The board officials said that if the process goes smoothly, it will take at least three weeks to appoint the CEO. But industry insiders say that even three weeks is optimistic, given the Nepal Tourism Board's track record, where political manoeuvring is rampant.
“Even one complaint filed at the court could disrupt the whole process. That has been the case before. It’s a Visit Nepal next year and if the board remains headless for months, it will be challenging for the government to meet its objective,” said Pokhrel.
According to a Nepal Tourism Board official, 17 individuals, including Joshi, have applied for the post of CEO. Among the applicants, seven are from the private sector—Bijay Nepal, Pramesh Shrestha, Deepak Bastakoti, Prasanna Adhikari, Bishnu Prasad Gautam, Dhananjaya Regmi and Bachhu Narayan Shrestha.
The other 10 applicants—Deepak Raj Joshi, Kashi Raj Bhandari, Hikmat Singh Ayer, Rohini Khanal, Lekhnath Bhusal, Santosh Bikram Thapa, Kundan Mishra, Nabin Pokhrel, Surya Thapaliya and Uday Bhattarai—are from the Nepal Tourism Board.
A three-member CEO selection committee led by Biplab Paudel, executive director of the Hotel Barahi in Pokhara and a member of the board of directors at the Nepal Tourism Board representing the private sector, has been entrusted with the task of appointing the new chief.
The other members of the committee are Ghanshyam Upadhyaya, joint-secretary at the Tourism Ministry; and Krishna Bahadur Mahara, who serves on the Tourism Board representing the private sector as the proprietor of the Hotel Devotee in Dhangadhi.

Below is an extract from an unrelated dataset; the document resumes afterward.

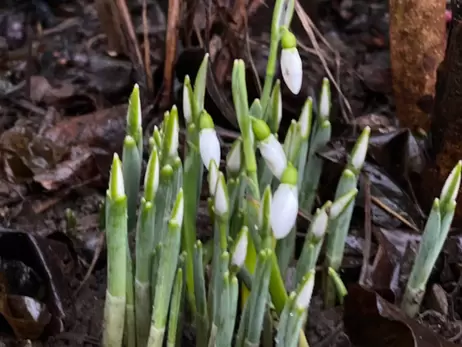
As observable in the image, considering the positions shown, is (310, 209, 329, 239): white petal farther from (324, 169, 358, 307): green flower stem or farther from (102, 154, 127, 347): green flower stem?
(102, 154, 127, 347): green flower stem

The 11-member Nepal Tourism Board consists of five representatives each from the government and the private sector besides the CEO. The tourism secretary chairs the board.
As per the process, the CEO selection committee shortlists three candidates based on their presentations and interviews, and submits their names to the board, which ultimately selects the CEO.
The Tourism Board was established in 1998 under the public-private partnership model with the mandate to promote Nepal in domestic and international markets.
But the board soon became a political playground, and there was a flurry of complaints that the board was not functioning as per its mandate.
In February last year, the Special Court convicted two officials, including former director Subash Nirola, on corruption charges and sentenced them to seven years in jail. The court, however, gave a clean chit to 20 others in the corruption case.
The CEO appointment process has run into controversy in the past well.
Eight years ago, the board had shortlisted 12 applicants in the first week of November. But the CEO was only appointed in December 2015, four years later. During that period, more than two dozen writs were filed in courts, either to halt or postpone the appointment process.